In a unanimous decision issued on August 12, 2013, the California Supreme Court held that the California State Board of Equalization (the BOE) may not assess the value of intangible Emission Reduction Credits (ERCs) when valuing taxable power plant property. Elk Hills Power, LLC v. Board of Equalization (Aug. 12, 2013, S194121) __ Cal.4th __ (Elk Hills). Though it involved just one type of intangible asset, Elk Hills has far broader implications. The California Supreme Court’s decision makes clear that property taxation of virtually all intangible assets is prohibited under California law.
Background -
The taxpayer, Elk Hills Power, LLC, purchased five ERCs for approximately $11 million to construct and operate an electric power plant in Kern County, California. ERCs are part of a local emission offset system whereby existing pollution sources that voluntarily reduce their emissions below certain levels may receive ERCs. ERCs are marketable once approved by local regulatory authorities and can be traded or sold for profit.

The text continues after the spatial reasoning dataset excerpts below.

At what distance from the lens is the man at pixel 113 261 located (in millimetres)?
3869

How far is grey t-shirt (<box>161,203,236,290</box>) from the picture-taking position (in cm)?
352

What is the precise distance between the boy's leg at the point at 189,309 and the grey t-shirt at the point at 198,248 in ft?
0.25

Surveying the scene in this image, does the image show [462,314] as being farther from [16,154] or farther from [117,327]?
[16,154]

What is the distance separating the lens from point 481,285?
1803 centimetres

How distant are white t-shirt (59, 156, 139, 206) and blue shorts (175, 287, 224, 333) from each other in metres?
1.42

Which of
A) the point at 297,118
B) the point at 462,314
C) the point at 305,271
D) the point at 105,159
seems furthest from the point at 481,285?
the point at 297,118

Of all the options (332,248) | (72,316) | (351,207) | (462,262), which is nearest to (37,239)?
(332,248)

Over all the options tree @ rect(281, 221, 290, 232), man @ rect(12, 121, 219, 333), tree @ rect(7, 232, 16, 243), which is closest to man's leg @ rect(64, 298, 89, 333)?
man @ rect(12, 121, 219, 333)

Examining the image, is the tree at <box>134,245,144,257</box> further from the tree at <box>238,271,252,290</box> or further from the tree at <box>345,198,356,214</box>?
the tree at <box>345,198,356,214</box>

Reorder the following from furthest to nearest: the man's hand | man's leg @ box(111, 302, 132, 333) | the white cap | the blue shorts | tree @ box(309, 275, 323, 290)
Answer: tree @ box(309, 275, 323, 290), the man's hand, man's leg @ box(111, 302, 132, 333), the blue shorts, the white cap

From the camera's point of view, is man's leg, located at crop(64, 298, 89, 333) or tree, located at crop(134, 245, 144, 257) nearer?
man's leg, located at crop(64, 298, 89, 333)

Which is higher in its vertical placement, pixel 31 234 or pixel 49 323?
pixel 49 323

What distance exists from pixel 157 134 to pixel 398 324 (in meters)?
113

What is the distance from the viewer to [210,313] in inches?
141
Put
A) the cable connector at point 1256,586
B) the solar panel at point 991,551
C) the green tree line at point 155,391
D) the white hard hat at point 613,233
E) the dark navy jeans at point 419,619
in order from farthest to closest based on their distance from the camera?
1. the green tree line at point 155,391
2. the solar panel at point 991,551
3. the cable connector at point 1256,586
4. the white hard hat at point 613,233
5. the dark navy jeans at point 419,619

The BOE used the replacement cost approach and the income capitalization approach to derive a unit value of the taxpayer’s power plant for property tax purposes. In applying the replacement cost approach, the BOE added the estimated cost of replacing the ERCs in calculating the total replacement cost for the taxable power plant. Under the income capitalization approach, which estimates the present value of the taxable property’s expected future income stream, the BOE did not deduct the value of the ERCs from the overall value of the taxable power plant.